LISTED ENTRIES:
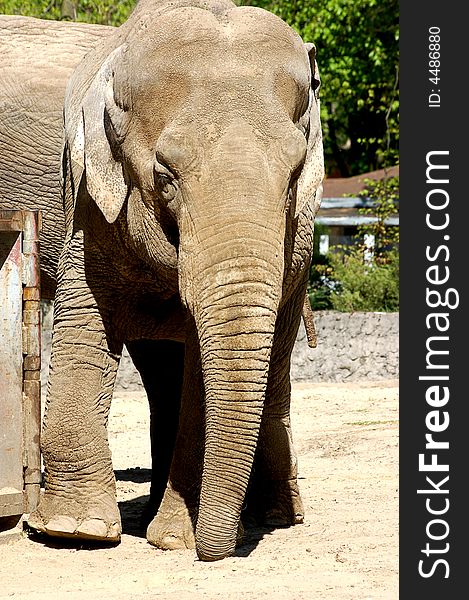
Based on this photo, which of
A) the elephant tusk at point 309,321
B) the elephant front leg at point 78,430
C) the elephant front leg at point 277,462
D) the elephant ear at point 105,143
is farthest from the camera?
the elephant tusk at point 309,321

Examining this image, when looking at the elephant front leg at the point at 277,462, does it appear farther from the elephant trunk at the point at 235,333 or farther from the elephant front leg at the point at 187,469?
the elephant trunk at the point at 235,333

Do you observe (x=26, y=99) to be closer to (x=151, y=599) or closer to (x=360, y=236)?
(x=151, y=599)

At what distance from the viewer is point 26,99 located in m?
8.09

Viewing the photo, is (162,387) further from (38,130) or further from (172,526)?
(38,130)

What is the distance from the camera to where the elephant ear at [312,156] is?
632 centimetres

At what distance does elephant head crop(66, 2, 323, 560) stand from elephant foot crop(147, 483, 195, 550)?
48 cm

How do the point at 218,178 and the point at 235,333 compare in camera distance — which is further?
the point at 218,178

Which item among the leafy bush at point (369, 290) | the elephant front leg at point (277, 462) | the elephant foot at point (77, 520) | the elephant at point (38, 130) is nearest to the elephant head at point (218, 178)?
the elephant foot at point (77, 520)

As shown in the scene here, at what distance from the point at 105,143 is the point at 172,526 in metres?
1.82

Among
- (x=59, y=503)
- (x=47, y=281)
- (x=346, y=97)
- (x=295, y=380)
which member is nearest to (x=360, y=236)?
(x=346, y=97)

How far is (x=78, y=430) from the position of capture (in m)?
6.64

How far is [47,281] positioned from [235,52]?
2639 millimetres

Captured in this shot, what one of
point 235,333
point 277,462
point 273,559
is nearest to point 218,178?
point 235,333

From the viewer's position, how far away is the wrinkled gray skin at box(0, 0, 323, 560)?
5637 mm
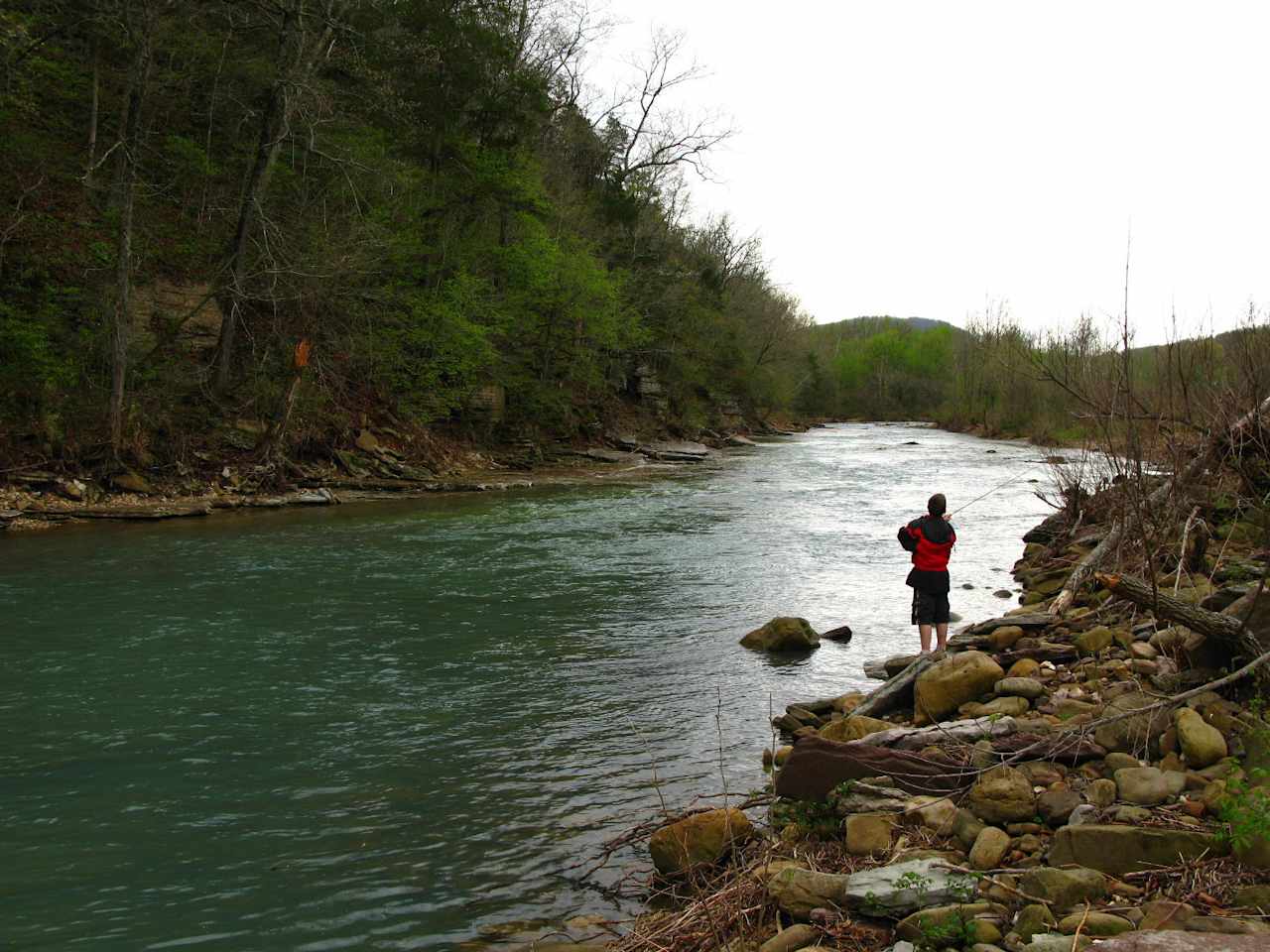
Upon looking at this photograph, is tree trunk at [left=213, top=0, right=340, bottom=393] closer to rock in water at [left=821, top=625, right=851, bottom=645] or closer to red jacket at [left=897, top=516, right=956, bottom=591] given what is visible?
rock in water at [left=821, top=625, right=851, bottom=645]

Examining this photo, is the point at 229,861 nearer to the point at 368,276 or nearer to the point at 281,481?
the point at 281,481

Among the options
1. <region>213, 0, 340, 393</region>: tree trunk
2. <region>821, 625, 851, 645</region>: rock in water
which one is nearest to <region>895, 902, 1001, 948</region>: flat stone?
<region>821, 625, 851, 645</region>: rock in water

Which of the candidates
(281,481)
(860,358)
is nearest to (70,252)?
(281,481)

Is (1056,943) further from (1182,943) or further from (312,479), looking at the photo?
(312,479)

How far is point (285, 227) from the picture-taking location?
2703 cm

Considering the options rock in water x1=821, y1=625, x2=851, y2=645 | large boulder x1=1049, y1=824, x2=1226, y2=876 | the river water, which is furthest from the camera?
rock in water x1=821, y1=625, x2=851, y2=645

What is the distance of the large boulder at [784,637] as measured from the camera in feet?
36.2

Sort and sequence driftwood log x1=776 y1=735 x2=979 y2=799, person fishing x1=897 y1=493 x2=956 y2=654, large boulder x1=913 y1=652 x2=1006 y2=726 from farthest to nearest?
person fishing x1=897 y1=493 x2=956 y2=654 < large boulder x1=913 y1=652 x2=1006 y2=726 < driftwood log x1=776 y1=735 x2=979 y2=799

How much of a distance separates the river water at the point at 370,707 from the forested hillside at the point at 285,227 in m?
6.39

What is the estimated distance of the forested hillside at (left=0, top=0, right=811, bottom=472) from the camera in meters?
21.4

STATED GOAL: Copy every item above word for word, and leave the pictures out of your copy.

WRITTEN SOLUTION:
Based on this photo, which of
A) the elephant tusk at point 309,321
B) the elephant front leg at point 78,430
C) the elephant front leg at point 277,462
D) the elephant ear at point 105,143
is farthest from the camera?
the elephant tusk at point 309,321

Examining this image, when looking at the elephant front leg at the point at 277,462, does it appear farther from the elephant trunk at the point at 235,333 or farther from the elephant front leg at the point at 187,469?
the elephant trunk at the point at 235,333

Do you observe (x=26, y=99) to be closer to (x=151, y=599) or closer to (x=360, y=236)?
(x=151, y=599)

At what distance from the viewer is point 26,99 located in m?
8.09

Viewing the photo, is (162,387) further from (38,130) or further from (172,526)?
(38,130)

What is the distance from the camera to where the elephant ear at [312,156] is?
632 centimetres

At what distance does elephant head crop(66, 2, 323, 560) stand from elephant foot crop(147, 483, 195, 550)?
48 cm

How do the point at 218,178 and the point at 235,333 compare in camera distance — which is further?
the point at 218,178

Which item among the leafy bush at point (369, 290) | the elephant front leg at point (277, 462) | the elephant foot at point (77, 520) | the elephant at point (38, 130) is nearest to the elephant head at point (218, 178)?
the elephant foot at point (77, 520)

As shown in the scene here, at what distance from the point at 105,143 is the point at 172,526 in metres?
1.82

Among
- (x=59, y=503)
- (x=47, y=281)
- (x=346, y=97)
- (x=295, y=380)
which member is nearest to (x=360, y=236)?
(x=346, y=97)

How far is (x=78, y=430) from the position of capture (in m)?
6.64

How far is [47,281] positioned from [235,52]?
2639 millimetres

Captured in this shot, what one of
point 235,333
point 277,462
point 273,559
is nearest to point 218,178?
point 235,333

From the viewer's position, how far away is the wrinkled gray skin at box(0, 0, 323, 560)?
5637 mm
Upon looking at this photograph, is tree trunk at [left=213, top=0, right=340, bottom=393] closer to rock in water at [left=821, top=625, right=851, bottom=645] or closer to red jacket at [left=897, top=516, right=956, bottom=591] given what is visible?
rock in water at [left=821, top=625, right=851, bottom=645]

Examining this photo, is the point at 229,861 nearer to the point at 368,276 or nearer to the point at 281,481?
the point at 281,481

Among the options
1. <region>213, 0, 340, 393</region>: tree trunk
2. <region>821, 625, 851, 645</region>: rock in water
which one is nearest to <region>895, 902, 1001, 948</region>: flat stone?
<region>821, 625, 851, 645</region>: rock in water

Which of the candidates
(281,481)
(860,358)
is nearest to (70,252)?
(281,481)

Is (1056,943) further from (1182,943) or further from (312,479), looking at the photo?
(312,479)

How far is point (285, 227) from the picture-taking location?
2703 cm

Considering the options rock in water x1=821, y1=625, x2=851, y2=645 | large boulder x1=1049, y1=824, x2=1226, y2=876 | the river water, which is furthest from the camera?
rock in water x1=821, y1=625, x2=851, y2=645

What is the distance of the large boulder at [784,637] as measured from the camera in feet?
36.2

Sort and sequence driftwood log x1=776 y1=735 x2=979 y2=799, person fishing x1=897 y1=493 x2=956 y2=654, large boulder x1=913 y1=652 x2=1006 y2=726 from farthest to nearest?
person fishing x1=897 y1=493 x2=956 y2=654 < large boulder x1=913 y1=652 x2=1006 y2=726 < driftwood log x1=776 y1=735 x2=979 y2=799

How much of a distance separates the river water at the point at 370,707 from the forested hillside at the point at 285,227 in m?
6.39

What is the estimated distance of the forested hillside at (left=0, top=0, right=811, bottom=472) from the camera in meters?
21.4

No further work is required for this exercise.